Or just start working — with Claude Code hooks active, the AI manages the epistemic workflow automatically.

The Measurement Architecture

Empirica works through nested abstraction layers:

Plan
 └── Transaction 1 (Goal A)
      ├── NOETIC: investigate, search, read → findings, unknowns, dead-ends
      ├── CHECK: Sentinel gate → proceed / investigate more
      ├── PRAXIC: implement, write, commit → goals completed
      └── POSTFLIGHT: measure learning delta → persists to memory
 └── Transaction 2 (Goal B, informed by T1's findings)
      └── ...

Plans decompose into transactions — one per goal or Claude Code task. Each transaction is a noetic-praxic loop: investigate first (noetic), then act (praxic), with the Sentinel gating the transition. Along the way, the AI collects and reads artifacts (findings, unknowns, assumptions, dead-ends, decisions) while using semantic search to surface relevant epistemic patterns and anti-patterns from the project's history.

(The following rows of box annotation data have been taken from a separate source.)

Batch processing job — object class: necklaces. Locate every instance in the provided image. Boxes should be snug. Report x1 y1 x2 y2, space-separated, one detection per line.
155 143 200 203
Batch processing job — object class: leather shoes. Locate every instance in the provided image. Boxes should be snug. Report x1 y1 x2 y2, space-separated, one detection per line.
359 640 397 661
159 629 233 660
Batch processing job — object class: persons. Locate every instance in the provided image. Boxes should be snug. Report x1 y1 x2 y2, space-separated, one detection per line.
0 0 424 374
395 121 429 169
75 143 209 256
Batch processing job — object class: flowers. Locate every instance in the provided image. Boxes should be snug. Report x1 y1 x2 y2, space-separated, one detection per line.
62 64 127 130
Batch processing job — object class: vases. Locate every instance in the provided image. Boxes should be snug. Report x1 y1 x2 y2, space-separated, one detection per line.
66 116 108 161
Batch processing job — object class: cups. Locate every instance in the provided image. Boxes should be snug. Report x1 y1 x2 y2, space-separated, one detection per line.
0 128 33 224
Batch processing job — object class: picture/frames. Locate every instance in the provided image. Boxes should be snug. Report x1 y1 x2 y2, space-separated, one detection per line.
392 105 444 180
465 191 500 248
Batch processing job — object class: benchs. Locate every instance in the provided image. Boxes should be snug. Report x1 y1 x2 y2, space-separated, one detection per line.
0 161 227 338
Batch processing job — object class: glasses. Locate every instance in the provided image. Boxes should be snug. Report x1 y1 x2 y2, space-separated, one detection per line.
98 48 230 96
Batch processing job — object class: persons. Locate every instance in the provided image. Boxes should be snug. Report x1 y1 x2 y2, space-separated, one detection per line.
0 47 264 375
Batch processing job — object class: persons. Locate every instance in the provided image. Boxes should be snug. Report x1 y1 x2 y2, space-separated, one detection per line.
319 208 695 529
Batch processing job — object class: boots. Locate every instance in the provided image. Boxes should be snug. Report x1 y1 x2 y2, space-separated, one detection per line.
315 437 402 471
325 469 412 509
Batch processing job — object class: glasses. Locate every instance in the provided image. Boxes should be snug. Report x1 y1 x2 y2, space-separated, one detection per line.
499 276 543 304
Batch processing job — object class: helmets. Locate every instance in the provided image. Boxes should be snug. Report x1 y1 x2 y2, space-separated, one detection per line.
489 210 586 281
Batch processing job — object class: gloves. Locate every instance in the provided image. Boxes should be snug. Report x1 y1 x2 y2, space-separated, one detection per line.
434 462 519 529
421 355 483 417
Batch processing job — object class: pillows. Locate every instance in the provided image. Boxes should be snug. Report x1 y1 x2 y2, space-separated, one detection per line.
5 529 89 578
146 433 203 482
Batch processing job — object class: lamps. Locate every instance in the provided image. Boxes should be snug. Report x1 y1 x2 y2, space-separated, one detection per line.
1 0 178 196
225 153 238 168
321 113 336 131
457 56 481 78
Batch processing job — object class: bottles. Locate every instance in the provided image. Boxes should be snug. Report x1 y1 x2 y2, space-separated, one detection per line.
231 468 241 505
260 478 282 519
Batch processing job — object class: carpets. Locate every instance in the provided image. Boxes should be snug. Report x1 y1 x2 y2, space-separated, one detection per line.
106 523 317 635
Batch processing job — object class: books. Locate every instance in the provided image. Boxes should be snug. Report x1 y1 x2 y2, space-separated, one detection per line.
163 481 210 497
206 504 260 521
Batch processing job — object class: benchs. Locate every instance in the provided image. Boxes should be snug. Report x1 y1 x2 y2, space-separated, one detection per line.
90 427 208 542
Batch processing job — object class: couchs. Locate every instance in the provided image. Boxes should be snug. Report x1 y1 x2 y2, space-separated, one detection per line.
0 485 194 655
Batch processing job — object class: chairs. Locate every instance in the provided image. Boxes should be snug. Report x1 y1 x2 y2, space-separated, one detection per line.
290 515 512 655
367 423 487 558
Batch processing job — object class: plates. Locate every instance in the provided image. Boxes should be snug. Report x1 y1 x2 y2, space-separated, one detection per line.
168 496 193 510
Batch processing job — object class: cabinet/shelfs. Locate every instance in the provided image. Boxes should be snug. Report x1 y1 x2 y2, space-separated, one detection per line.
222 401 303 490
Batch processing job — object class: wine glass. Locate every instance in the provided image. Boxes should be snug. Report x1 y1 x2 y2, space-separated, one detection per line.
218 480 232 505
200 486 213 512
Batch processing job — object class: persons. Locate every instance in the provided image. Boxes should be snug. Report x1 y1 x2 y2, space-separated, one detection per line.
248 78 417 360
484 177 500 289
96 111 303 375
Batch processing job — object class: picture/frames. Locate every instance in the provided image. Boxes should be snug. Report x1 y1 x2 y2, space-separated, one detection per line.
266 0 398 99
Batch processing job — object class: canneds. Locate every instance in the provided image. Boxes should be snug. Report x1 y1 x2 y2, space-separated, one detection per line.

Top artifacts are ranked by confidence and fed into each project's MEMORY.md as a hot cache.

The Epistemic Transaction Cycle

PREFLIGHT ────────► CHECK ────────► POSTFLIGHT
    │                 │                  │
 Baseline         Sentinel           Learning
 Assessment        Gate               Delta
    │                 │                  │
 "What do I      "Am I ready      "What did I
  know now?"      to act?"         learn?"

PREFLIGHT: AI assesses its knowledge state before starting work. CHECK: Sentinel gate validates readiness before allowing code edits. POSTFLIGHT: AI measures what it learned, creating a delta that persists.

Live Statusline

With Claude Code hooks enabled, you see the AI's epistemic state in real-time:

[empirica] ⚡94% ↕70% │ 🎯3 ❓12/5 │ POST 🔍92% │ K:95% C:92% │ Δ +K +C

Signal	Meaning
⚡94%	Overall epistemic confidence
↕70%	Sentinel threshold (know gate) — user-facing only
🎯3 ❓12/5	Open goals (3), unknowns (12 total, 5 blocking)
POST 🔍92%	Transaction phase + work state (🔍 investigating / 🔨 acting) with composite score
K:95% C:92%	Knowledge and Context vectors (color-coded by gap to threshold)
Δ +K +C	Learning delta (POSTFLIGHT only) — which vectors improved

The 13 Epistemic Vectors

These vectors emerged from 600+ real working sessions across multiple AI systems. They measure the dimensions that consistently predict success or failure in complex tasks.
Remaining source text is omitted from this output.